**What this task involves:** Your answer should be the lines of the material that include the word "California".

**Records shown:**
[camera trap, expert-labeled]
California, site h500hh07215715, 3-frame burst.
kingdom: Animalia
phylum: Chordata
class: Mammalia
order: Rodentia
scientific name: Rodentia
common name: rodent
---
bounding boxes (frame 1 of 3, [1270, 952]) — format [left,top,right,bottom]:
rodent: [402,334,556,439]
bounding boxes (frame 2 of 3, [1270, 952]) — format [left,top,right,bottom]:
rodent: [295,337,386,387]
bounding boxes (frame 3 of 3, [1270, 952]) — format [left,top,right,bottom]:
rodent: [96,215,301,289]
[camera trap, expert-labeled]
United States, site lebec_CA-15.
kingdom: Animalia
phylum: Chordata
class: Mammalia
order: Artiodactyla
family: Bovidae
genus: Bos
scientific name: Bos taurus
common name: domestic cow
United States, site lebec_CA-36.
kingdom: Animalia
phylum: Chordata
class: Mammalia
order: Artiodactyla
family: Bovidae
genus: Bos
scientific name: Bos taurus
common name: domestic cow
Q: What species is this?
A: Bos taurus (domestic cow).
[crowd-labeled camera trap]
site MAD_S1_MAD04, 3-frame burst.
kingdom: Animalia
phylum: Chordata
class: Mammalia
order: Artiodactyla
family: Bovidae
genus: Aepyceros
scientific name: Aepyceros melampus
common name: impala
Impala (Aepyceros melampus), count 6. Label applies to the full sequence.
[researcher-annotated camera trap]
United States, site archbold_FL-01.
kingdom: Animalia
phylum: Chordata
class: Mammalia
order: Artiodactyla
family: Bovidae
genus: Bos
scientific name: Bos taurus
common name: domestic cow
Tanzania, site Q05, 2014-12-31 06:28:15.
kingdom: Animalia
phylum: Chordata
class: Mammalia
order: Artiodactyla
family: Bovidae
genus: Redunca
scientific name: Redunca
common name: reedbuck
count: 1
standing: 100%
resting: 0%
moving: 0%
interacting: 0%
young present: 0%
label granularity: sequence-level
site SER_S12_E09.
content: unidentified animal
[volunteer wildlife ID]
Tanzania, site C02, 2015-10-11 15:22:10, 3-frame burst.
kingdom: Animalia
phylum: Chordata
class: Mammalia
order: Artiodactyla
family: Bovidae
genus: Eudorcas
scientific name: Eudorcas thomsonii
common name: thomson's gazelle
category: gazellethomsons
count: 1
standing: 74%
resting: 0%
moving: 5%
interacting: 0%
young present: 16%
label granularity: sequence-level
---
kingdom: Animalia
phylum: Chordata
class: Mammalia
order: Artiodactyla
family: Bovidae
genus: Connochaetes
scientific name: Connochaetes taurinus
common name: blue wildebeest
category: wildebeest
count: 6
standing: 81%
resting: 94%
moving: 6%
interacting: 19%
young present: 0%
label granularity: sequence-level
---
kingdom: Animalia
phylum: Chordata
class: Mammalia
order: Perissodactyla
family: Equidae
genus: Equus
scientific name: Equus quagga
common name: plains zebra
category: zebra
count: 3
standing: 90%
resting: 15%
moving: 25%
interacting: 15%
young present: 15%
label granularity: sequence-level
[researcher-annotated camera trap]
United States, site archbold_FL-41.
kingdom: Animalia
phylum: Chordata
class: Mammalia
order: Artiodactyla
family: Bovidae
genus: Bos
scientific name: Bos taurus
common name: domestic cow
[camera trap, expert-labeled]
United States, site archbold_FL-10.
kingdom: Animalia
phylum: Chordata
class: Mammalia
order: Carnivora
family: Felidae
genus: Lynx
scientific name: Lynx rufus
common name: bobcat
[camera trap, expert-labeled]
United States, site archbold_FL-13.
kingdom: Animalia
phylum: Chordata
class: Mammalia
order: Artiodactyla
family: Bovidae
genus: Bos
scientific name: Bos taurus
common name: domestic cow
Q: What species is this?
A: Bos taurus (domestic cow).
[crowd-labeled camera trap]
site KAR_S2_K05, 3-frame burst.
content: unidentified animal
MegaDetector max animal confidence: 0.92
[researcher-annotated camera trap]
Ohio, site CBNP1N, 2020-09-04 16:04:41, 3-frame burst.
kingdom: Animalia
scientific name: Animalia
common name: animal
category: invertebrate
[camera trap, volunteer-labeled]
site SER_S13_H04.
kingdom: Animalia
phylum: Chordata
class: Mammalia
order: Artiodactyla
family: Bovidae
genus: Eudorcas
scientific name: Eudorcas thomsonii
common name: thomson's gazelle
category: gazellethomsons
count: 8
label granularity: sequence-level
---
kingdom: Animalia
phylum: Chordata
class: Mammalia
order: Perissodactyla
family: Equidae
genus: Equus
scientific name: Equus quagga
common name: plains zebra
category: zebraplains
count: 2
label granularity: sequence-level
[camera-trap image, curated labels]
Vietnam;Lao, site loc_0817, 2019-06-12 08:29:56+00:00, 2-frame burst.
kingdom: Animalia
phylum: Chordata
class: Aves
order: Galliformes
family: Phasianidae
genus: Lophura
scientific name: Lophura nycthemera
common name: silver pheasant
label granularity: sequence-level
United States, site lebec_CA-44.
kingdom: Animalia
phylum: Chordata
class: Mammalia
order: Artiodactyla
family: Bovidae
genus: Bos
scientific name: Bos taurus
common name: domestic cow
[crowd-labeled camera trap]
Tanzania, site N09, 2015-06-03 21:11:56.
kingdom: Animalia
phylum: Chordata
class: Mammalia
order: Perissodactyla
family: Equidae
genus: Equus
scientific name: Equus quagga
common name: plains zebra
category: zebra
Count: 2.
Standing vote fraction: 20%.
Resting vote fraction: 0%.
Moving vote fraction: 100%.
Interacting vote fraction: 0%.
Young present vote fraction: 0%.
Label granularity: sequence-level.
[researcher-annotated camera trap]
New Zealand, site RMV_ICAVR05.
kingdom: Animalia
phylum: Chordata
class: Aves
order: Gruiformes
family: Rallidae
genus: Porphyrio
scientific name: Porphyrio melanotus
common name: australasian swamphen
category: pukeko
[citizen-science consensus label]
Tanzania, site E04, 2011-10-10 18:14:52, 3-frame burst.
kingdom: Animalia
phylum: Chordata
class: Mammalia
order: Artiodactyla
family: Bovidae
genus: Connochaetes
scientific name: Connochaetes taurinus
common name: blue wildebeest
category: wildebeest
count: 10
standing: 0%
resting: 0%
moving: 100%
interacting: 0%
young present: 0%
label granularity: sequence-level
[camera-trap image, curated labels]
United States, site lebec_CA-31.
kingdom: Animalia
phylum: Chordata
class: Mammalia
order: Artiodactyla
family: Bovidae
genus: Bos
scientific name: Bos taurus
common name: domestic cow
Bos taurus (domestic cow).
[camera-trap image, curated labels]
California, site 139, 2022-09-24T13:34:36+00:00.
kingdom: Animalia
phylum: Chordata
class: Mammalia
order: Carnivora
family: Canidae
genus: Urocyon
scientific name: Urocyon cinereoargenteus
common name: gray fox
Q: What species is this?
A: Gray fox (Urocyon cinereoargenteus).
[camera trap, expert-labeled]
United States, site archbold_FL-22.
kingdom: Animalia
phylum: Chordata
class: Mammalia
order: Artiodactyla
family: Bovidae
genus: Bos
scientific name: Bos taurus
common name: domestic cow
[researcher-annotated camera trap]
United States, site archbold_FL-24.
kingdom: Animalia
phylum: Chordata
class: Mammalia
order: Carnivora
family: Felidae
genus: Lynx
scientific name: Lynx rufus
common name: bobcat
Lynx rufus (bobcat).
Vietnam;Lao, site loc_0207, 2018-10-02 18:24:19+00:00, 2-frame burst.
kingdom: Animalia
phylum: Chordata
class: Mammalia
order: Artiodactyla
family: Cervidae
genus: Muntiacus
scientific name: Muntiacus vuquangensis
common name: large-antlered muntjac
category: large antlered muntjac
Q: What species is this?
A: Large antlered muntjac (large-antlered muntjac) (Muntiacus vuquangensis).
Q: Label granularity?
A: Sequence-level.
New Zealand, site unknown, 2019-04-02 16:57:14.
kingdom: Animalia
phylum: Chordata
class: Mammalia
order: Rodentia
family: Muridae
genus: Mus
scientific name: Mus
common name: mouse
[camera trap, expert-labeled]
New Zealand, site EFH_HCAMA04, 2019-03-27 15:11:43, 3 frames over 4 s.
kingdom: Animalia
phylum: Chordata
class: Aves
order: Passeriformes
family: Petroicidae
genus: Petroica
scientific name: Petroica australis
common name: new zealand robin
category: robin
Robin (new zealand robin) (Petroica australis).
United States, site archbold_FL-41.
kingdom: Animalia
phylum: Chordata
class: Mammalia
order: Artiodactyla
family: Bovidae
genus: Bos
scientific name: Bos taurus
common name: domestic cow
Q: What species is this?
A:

**Solved exercise:**
California, site h500hh07215715, 3-frame burst.
California, site 139, 2022-09-24T13:34:36+00:00.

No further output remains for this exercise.